Но после того, когда Сидоров дал выход всей накопившейся горечи и напряжению, на душе у него стало как-то легче. А вот телесно он занемог — как Сидоров сам считал, не из-за ран, а из-за того, что переусердствовал в драке. Хотя на самом деле это был все тот же душевный, сердечный его недуг, просто он перешел в телесную форму, чтобы Сидоров мог переболеть и выздороветь.
Увидев утром, что Василий кое-как слазит с дивана, а однако же все равно намеревается во двор, дворник Сидоров запер его у себя на квартире.

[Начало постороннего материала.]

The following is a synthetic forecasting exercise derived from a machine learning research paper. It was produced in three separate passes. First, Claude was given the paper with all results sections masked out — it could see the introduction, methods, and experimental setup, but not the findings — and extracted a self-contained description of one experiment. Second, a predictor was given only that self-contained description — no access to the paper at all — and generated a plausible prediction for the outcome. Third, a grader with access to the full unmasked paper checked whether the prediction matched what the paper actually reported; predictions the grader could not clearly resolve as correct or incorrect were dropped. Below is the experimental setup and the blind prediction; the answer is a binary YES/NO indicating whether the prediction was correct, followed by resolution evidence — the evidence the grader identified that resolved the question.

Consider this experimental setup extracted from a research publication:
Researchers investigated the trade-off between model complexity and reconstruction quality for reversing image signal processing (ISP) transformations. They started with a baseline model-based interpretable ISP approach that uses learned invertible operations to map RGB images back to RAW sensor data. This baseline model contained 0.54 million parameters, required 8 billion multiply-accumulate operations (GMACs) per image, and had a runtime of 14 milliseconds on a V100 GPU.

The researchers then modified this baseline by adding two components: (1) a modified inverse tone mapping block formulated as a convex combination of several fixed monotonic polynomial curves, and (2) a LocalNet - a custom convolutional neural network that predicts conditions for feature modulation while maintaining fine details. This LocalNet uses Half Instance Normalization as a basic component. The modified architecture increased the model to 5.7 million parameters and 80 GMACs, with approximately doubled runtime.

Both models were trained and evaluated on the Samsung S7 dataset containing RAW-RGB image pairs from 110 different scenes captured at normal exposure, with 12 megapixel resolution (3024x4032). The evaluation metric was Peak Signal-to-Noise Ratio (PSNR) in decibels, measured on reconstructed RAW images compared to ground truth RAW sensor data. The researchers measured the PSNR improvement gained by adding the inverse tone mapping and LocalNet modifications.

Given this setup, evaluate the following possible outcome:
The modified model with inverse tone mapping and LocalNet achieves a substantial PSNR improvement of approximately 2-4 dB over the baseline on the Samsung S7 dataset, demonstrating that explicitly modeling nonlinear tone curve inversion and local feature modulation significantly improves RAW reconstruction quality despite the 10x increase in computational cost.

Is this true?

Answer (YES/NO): YES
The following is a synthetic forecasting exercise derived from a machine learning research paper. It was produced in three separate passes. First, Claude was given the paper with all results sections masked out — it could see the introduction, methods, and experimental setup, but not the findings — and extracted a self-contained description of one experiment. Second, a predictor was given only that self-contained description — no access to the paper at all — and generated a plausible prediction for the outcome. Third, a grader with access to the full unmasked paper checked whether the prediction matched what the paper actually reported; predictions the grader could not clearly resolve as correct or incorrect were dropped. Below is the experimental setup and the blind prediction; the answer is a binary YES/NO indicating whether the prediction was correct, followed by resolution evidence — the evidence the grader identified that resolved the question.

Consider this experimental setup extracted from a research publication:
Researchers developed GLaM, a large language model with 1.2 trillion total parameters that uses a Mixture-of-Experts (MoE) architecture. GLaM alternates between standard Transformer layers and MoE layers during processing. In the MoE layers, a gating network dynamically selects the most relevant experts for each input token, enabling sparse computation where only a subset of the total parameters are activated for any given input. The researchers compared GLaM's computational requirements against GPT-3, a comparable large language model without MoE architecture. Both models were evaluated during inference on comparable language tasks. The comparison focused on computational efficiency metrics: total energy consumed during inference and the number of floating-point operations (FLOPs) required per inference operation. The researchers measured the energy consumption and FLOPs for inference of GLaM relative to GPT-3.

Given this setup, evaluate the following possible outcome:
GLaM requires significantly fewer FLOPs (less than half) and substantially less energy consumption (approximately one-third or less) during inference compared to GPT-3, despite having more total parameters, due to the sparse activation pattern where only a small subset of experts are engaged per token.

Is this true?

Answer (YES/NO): NO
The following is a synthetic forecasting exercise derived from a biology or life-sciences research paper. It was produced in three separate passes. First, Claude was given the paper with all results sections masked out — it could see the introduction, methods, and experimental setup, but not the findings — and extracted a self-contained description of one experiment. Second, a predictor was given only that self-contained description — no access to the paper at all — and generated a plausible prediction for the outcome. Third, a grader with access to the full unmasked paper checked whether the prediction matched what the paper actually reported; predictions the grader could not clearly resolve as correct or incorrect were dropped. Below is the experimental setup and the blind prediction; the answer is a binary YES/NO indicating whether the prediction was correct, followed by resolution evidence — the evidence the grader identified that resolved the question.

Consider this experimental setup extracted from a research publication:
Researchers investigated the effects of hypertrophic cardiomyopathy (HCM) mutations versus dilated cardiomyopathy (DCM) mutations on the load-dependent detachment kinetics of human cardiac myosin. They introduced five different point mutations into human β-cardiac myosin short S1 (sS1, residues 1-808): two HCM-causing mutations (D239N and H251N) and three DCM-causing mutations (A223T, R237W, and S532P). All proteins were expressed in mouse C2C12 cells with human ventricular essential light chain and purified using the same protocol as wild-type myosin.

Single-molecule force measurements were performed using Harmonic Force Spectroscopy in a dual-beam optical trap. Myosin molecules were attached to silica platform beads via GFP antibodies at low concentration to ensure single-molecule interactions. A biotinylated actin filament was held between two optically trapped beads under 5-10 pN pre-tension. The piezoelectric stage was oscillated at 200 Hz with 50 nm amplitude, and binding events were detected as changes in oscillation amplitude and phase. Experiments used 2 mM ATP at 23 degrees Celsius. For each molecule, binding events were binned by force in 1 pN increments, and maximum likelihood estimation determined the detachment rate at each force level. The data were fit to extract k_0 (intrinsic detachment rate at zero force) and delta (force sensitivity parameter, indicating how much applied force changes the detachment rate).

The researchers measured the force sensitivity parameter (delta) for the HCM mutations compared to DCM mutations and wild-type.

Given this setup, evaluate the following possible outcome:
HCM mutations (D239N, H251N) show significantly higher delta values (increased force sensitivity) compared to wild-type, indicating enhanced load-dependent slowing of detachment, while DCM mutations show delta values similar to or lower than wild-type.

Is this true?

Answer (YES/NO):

— Нет, Вася, ты уж дома сиди, оклемывайся. Какой из тебя нынче боец.
Видимо, поэтам и впрямь свойственна особая проницательность и душевная чуткость, потому что дворник Сидоров как-то так сразу вычислил причину болезни своего кота. Он крошил под кровать колбасу маленькими кусочками и утешал Василия:
— Ты, брат, не переживай. Из-за этой сестры не один ты под колеса судьбы попадал. Ну их, этих кошек, и хвостатых, и двуногих. Я-то это зловредное племя знаю, чай, не ты один любимым кошкам крыс носил.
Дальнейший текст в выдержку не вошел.